For many years it was a case of solitary exercise; from the university accommodation blocks (now long-since demolished); around the estate where I bought my first house; along the lanes when I moved into the countryside. Inevitably my running (and cycling) intersected some of the many road and fell races that take place almost daily in the Peak District during the summer.
Fuelled by curiosity and probably boosted by some form of early-onset mid-life crisis, I entered a road race called the Eyam Half Marathon, which actually has the profile of a fell race with over 350m of ascent, and is one of the toughest half-marathons in the country. I got up after a sleepless night to cycle to the start where, for the first time in my life, I was given a race number. The presence of any kind of public measurement makes running an entirely different game, one that occurs mainly in your head. Starved of oxygen, lungs bursting, heart pounding, your mind begins to fragment into conflicting factions, and you find a part of yourself hoping for injury so that the desperate exertion might stop, long before any possibility of endorphin-fuelled elation.
One can perhaps be forgiven for taking pleasure in easing past someone at the approach to the finish funnel; that longed-for convergence of fluttering warning tape, especially so if it is someone younger. But the reality is I'm not going to exceed my earlier achievements. My best half marathon time of 1:42 is now just a dream. I’ve had setbacks of course: Achilles tendinopathy rendered me inactive for a year or two. It’s a huge task to get fitness back, once lost, and I continue to get twinges in knees and, more worryingly, heels. But I’m slowly improving again. I did a 5k “Personal Best” of 22:59 last year, and since then I’ve managed 23:00 dead and, incredibly 22:59 again, as if restricted by some new law of physics.
Older people decline, and eventually die, and it is not a gradual process but one of sudden diminution - precipitous lurches towards frailty. Watching such deterioration is a reminder of what lies ahead for all of us, young and old. It is inevitable, but it can be postponed for a few more precious years. I don’t need to strap on electronic gadgets to measure this – my body already has the ultimate built-in monitoring system wired directly into my brain. All I need is a pair of running shoes and clothes I won’t be embarrassed to be seen in, and I will be able to keep running from the danger for now. But you have to try to remember not to overdo it. An injury could be the end, and as soon as one starts to feel seriously uncomfortable it’s already time to stop.

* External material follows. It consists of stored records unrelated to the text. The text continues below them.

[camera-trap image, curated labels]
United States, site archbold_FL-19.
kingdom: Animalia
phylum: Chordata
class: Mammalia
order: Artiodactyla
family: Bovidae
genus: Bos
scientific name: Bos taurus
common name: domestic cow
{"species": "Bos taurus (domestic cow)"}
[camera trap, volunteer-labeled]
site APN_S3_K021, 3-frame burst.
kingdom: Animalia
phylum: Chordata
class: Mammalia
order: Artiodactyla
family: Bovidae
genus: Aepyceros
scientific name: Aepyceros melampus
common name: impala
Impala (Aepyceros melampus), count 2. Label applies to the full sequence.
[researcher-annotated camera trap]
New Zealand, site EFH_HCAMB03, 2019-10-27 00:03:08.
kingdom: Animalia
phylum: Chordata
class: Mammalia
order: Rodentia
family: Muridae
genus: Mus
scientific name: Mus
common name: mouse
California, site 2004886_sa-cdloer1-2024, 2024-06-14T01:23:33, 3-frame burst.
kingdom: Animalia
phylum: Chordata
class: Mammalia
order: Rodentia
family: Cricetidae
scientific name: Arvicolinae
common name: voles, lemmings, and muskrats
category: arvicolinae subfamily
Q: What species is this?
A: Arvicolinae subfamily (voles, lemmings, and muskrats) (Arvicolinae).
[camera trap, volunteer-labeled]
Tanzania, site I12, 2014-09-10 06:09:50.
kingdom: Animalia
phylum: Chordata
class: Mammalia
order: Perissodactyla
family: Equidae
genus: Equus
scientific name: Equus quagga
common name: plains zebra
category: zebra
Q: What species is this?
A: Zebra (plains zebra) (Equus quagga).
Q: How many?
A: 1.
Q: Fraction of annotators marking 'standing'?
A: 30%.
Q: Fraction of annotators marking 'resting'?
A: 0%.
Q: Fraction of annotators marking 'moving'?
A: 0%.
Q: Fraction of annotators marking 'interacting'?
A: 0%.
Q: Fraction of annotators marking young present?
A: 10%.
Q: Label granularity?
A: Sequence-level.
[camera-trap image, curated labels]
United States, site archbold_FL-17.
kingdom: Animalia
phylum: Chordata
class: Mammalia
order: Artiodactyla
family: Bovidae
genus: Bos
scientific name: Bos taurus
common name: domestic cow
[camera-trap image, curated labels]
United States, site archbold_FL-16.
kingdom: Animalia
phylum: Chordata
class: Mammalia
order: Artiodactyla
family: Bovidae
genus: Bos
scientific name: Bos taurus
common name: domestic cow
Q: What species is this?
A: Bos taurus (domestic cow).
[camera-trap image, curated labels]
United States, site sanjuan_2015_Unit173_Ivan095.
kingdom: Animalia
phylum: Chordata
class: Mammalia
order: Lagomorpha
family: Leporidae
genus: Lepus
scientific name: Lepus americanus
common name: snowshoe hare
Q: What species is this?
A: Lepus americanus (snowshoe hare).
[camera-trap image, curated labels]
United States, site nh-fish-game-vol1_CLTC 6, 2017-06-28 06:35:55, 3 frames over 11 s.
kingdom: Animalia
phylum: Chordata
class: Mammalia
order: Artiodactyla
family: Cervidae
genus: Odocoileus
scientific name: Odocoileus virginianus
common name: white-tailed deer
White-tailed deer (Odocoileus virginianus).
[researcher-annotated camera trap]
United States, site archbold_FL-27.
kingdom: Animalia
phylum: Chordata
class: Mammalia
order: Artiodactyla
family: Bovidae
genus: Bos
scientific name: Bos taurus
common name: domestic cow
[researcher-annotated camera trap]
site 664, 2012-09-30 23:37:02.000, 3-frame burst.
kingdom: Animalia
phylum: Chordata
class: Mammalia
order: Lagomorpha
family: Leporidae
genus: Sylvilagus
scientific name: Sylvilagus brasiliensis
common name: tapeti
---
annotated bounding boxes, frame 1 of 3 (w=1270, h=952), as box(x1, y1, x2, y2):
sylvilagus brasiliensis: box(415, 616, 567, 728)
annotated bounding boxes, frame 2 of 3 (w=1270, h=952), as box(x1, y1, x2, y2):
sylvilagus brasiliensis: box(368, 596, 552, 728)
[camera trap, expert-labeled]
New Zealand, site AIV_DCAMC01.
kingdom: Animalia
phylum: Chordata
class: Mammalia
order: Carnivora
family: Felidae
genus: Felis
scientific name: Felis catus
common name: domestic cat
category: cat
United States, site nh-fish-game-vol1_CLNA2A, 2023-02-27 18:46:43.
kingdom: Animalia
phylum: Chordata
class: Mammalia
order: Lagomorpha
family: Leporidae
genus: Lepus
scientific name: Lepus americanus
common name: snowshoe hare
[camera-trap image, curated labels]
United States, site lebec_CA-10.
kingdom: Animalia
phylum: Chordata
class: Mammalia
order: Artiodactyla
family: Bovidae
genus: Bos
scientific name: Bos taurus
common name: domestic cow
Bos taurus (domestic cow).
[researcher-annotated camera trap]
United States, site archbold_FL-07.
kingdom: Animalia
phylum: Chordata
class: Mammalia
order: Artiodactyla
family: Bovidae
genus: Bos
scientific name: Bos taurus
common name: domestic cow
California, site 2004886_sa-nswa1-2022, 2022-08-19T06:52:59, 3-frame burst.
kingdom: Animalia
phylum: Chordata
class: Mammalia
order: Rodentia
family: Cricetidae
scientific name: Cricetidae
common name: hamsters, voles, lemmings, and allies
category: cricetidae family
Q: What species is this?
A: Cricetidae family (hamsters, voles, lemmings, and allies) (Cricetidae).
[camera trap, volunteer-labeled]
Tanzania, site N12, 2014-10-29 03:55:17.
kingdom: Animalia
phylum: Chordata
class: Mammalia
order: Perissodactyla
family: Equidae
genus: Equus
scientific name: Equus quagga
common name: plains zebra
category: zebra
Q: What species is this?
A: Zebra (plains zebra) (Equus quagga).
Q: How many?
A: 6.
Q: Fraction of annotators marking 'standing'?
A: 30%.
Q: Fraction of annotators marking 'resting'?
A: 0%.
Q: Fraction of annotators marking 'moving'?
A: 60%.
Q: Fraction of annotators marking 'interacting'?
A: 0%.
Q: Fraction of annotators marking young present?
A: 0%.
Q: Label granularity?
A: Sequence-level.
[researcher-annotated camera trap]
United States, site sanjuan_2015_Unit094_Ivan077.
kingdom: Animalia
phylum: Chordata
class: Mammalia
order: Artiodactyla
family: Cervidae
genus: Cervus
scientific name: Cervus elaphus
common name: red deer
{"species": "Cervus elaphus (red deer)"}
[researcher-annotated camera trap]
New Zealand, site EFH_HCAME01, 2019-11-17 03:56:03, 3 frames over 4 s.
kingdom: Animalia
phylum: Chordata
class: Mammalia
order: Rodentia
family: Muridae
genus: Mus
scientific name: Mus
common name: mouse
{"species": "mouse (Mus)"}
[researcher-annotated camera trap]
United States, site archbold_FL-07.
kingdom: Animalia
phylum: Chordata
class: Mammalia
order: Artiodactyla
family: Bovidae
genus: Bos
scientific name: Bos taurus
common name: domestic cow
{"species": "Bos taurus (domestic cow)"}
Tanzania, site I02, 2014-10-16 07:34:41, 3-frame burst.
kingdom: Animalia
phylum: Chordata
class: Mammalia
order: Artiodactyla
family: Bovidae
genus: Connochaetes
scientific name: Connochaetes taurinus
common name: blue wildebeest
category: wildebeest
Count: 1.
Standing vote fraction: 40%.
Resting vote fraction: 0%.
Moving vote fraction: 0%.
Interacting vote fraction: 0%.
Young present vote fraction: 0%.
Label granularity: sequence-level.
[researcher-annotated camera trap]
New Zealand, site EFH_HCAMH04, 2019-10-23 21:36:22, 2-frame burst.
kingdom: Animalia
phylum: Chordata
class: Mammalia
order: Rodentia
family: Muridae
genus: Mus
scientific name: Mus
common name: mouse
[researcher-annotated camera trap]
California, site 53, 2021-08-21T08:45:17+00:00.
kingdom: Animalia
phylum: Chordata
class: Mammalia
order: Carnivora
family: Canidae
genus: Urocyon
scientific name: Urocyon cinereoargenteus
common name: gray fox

Now whenever I go to a conference or travel for business I will take shorts and a pair of running shoes. If travelling light, the latter may end up strapped to my backpack with duct tape. I seek hotels with a gym, or at least an AirBnB with somewhere I can run. I try to get up at 6am every morning, eschew the television and head down to the gym or out onto the streets for forty minutes, maybe an hour. The blood flows through my brain, and I can justify a cooked breakfast. I may even be able to outrun a headache or hangover. This is no feat of self-discipline; more a compunction. I can survive a day or two without exercise, but I have lost the ability to sit still all day, day after day, and somehow sleep. I start to feel it like a mounting debt; a looming sense of failure. I have become a different person.
Accidents and disease notwithstanding, exercise and fitness is the only retaliation available to us against our programmed decay, and even then it will only gain us a postponement. Forget super-foods and toxins – exercise really is the miracle cure. But it’s not one that you can buy in a health shop or a pharmacist – you have to find it on foot. It’s out there, at the top of the next hill.
Since writing this article I did another 5k run and provided pacemakers, including one for 23 minutes. Surely this time I would be able to beat the 23 minute time - but no. About 100m from the end the pacemaker overtook me. Time: 23:00. Again.